» Cuplikan Teks:
* * * * * * * * *
NU dan Muhammadiyah, bersama dengan organisasi dan cendekiawan Muslim lainnya, merujuk pada jenis tertentu dari Islam Indonesia: Islam Nusantara. Beberapa pakar menggambarkan Islam Nusantara sebagai sinkretisme dan bukan Islam. Sebagai contoh, ahli antropologi budaya terkemuka Clifford Geertz menyebut studi The Religion of Java, bukan studi Islam di Jawa. Namun, para pakar lain hanya menggambarkan Islam Nusantara sebagai Islam Sunni.
Sejarawan Azyumardi Azra menggambarkan Islam Indonesia bukan sebagai campuran Hindu-Budha, tetapi sebagai Islam Sunni berdasarkan tiga pilar: teologi Ash’ariyah, Sufisme Ghazaliah, dan Mazhab Syafi’i. Menurut Azra, itu adalah Islam moderat, jalan tengah (Islam wasatiyyah), yang berupaya menyeimbangkan wahyu ilahiah dan akal manusia. Dalam bahasa Indonesia, kata “moderat” memiliki nuansa quasi-Aristotelian keseimbangan dan harmoni.
Dalam Islam Nusantara, terdapat penekanan pada Indonesia dan warga Indonesia sebagai negara dan orang-orang yang dibentuk oleh pulau, pantai, pelabuhan, perdagangan, dan perjalanan, yang berbeda dari budaya gurun Timur Tengah yang lebih ketat. Dalam budaya kepulauan ini, Islam berkembang menjadi agama yang dominan, tetapi hidup berdampingan dengan sistem kepercayaan lainnya.
Konsep Islam Nusantara memperkuat pemahaman tentang Islam yang menolak negara Islam demi negara yang didirikan atas pengakuan pluralisme agama di Indonesia. Selain mengakui bahwa geografi telah memengaruhi Islam Indonesia, para cendekiawan Muslim di Indonesia cenderung menolak tuduhan bahwa keyakinan mereka hanyalah kecelakaan dari geografi itu dan bahwa praktik mereka hanya cocok untuk penyelidikan antropologis tetapi tidak untuk wawasan teologis dan hukum.
* * * * * * * * *
» Cuplikan Data:
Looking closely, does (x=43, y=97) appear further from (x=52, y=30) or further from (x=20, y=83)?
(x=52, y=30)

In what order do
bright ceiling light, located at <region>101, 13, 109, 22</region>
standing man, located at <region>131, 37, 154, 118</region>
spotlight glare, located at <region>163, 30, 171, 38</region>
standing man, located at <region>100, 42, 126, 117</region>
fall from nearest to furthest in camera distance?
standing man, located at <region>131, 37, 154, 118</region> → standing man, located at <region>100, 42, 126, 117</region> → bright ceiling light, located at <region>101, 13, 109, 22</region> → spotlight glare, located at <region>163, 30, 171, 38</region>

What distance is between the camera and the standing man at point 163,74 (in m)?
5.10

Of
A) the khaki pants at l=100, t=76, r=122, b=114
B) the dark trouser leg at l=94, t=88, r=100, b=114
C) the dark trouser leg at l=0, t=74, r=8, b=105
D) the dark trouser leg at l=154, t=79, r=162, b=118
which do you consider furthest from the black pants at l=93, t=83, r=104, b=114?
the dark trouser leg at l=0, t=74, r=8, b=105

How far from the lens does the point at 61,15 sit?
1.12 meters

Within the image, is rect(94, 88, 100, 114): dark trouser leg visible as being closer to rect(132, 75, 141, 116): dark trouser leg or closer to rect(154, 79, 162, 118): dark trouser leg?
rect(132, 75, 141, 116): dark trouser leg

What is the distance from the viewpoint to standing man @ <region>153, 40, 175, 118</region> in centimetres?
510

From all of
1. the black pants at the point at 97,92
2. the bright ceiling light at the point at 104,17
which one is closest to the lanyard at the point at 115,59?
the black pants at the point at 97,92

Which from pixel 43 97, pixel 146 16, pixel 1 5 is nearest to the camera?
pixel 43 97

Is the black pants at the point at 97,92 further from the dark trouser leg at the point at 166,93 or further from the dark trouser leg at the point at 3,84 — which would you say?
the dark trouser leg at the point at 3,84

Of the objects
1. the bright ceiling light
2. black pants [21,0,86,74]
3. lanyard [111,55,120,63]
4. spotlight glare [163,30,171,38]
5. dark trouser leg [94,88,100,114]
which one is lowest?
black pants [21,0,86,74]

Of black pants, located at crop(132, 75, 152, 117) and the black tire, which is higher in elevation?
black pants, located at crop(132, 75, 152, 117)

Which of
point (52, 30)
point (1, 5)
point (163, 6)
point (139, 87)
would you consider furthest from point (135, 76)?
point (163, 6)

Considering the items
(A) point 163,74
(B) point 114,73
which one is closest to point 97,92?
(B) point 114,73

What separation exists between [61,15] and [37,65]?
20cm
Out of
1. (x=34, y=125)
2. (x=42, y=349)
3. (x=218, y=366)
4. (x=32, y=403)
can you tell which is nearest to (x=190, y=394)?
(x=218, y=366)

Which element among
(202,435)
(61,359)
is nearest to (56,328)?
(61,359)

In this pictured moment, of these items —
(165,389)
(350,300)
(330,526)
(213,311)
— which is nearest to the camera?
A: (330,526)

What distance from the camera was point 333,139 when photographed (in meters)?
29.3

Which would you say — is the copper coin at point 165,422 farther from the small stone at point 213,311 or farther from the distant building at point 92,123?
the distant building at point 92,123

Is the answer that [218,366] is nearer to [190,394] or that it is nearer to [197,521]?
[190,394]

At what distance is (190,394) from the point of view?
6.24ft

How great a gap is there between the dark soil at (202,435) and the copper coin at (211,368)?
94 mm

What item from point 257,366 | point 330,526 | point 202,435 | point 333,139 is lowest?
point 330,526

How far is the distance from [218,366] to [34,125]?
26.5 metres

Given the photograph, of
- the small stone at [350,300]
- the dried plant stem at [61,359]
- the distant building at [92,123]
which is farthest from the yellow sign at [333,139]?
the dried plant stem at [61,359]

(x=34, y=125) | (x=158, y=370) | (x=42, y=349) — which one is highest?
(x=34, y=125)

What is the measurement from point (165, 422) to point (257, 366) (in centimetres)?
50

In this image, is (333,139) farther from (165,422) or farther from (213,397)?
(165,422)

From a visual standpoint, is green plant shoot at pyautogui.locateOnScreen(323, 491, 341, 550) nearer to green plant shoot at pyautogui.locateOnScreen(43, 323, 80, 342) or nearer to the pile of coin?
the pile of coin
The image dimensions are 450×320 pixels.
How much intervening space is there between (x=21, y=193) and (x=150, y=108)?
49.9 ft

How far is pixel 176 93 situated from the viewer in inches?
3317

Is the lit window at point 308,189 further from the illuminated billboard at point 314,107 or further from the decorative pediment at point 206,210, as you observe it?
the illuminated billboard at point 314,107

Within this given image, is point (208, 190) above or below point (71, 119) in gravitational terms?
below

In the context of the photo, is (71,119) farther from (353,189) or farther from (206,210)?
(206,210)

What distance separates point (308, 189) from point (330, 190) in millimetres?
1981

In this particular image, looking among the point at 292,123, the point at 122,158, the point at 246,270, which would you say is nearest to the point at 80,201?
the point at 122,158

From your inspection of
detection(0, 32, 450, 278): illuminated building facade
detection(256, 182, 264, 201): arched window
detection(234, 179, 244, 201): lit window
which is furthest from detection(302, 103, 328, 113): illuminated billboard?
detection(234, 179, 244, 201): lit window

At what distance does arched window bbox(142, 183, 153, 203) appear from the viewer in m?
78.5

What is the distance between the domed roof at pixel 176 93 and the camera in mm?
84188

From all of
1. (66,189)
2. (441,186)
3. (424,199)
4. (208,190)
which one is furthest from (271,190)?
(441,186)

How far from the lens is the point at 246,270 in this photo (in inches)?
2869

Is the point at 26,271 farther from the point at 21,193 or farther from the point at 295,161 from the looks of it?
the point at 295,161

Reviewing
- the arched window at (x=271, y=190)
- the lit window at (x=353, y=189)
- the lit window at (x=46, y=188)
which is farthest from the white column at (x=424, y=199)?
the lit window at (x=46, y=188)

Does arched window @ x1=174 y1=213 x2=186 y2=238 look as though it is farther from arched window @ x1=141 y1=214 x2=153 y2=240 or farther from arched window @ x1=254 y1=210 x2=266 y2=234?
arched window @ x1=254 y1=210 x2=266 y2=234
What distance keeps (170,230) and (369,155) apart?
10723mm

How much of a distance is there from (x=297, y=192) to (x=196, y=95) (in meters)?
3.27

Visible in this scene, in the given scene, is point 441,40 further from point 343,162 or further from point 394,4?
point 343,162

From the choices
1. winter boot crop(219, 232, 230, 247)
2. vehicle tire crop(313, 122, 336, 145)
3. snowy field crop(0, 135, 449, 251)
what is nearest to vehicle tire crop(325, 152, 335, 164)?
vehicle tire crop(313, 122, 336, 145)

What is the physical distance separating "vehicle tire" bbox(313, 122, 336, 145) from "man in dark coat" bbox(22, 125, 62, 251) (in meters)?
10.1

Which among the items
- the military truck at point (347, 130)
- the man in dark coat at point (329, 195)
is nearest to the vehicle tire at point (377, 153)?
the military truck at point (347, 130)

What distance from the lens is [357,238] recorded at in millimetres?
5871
* * * * * * * * *
» Kerjakan Tugas Berikut:
[1] Tuliskan persis bagian teks tentang Islam Nusantara yang dimulai dari "Sejarawan Azyumardi Azra" dan berakhir pada "sistem kepercayaan lainnya.".
[2] Dalam teks tentang Islam Nusantara, apa saja tiga pilar Islam Sunni Indonesia menurut Azyumardi Azra?
[3] Lanjutkan teks tentang Islam Nusantara, dimulai sesudah kalimat terakhirnya.

» Hasil Akhir:
[1]
Sejarawan Azyumardi Azra menggambarkan Islam Indonesia bukan sebagai campuran Hindu-Budha, tetapi sebagai Islam Sunni berdasarkan tiga pilar: teologi Ash’ariyah, Sufisme Ghazaliah, dan Mazhab Syafi’i. Menurut Azra, itu adalah Islam moderat, jalan tengah (Islam wasatiyyah), yang berupaya menyeimbangkan wahyu ilahiah dan akal manusia. Dalam bahasa Indonesia, kata “moderat” memiliki nuansa quasi-Aristotelian keseimbangan dan harmoni.
Dalam Islam Nusantara, terdapat penekanan pada Indonesia dan warga Indonesia sebagai negara dan orang-orang yang dibentuk oleh pulau, pantai, pelabuhan, perdagangan, dan perjalanan, yang berbeda dari budaya gurun Timur Tengah yang lebih ketat. Dalam budaya kepulauan ini, Islam berkembang menjadi agama yang dominan, tetapi hidup berdampingan dengan sistem kepercayaan lainnya.

[2] Teologi Ash’ariyah, Sufisme Ghazaliah, dan Mazhab Syafi’i.

[3]
Survei oleh Pew Research Center menunjukkan bahwa Muslim Indonesia cenderung lebih saleh/bersih daripada mereka yang berada di Timur Tengah. Ini adalah salah satu alasan mengapa para pakar NU dan Muhammadiyah dalam beberapa tahun terakhir lebih percaya diri dalam menantang pandangan radikal yang diimpor dari Semenanjung Arab. Mereka menekankan bahwa, seperti yang dikatakan ketua NU Said Aqil Siradj, Islam harus disebarkan dengan “menghormati budaya lokal, bukan memberantasnya.”
Wahabisme dan bertumbuhnya radikalisme
Meskipun konsep Islam Nusantara tersebar luas, Indonesia telah lama memiliki aliran Islami setempat. Pada saat perjuangan kemerdekaan, arus semacam itu muncul dari dalam komunitas Hadhrami (Arab). Darul Islam, kelompok Islam yang bertujuan mendirikan negara Islam di Indonesia, sangat berpengaruh pada tahun-tahun awal setelah kemerdekaan. Partai Masyumi adalah partai politik Islam utama awal.
Tahun 1945, dalam persiapan untuk kemerdekaan, terdapat dorongan kuat dari organisasi-organisasi tersebut dan beberapa kelompok Islam lainnya untuk memasukkan klausul khusus tentang syariah ke dalam Piagam Jakarta. Klausul yang berbunyi, “kewajiban untuk mematuhi hukum syariat Islam untuk penganut Islam” akan membuka jalan menuju syariah yang diberlakukan negara. Klausul tersebut akhirnya ditolak atas nama persatuan nasional, tetapi sejak itu senantiasa terdapat seruan untuk memasukkannya ke dalam konstitusi Indonesia.
Ada juga pengaruh Wahabi yang terus bertumbuh dan seringkali sangat ditentang. Memang, Islam di Indonesia telah dibentuk sebagai oposisi terhadap Wahabisme. Ada ketegangan antara Muslim Indonesia dan Wahabi di abad ke-18, tetapi konflik besar pertama muncul pada awal abad ke-19 di Dataran Tinggi Minangkabau di Sumatra Barat.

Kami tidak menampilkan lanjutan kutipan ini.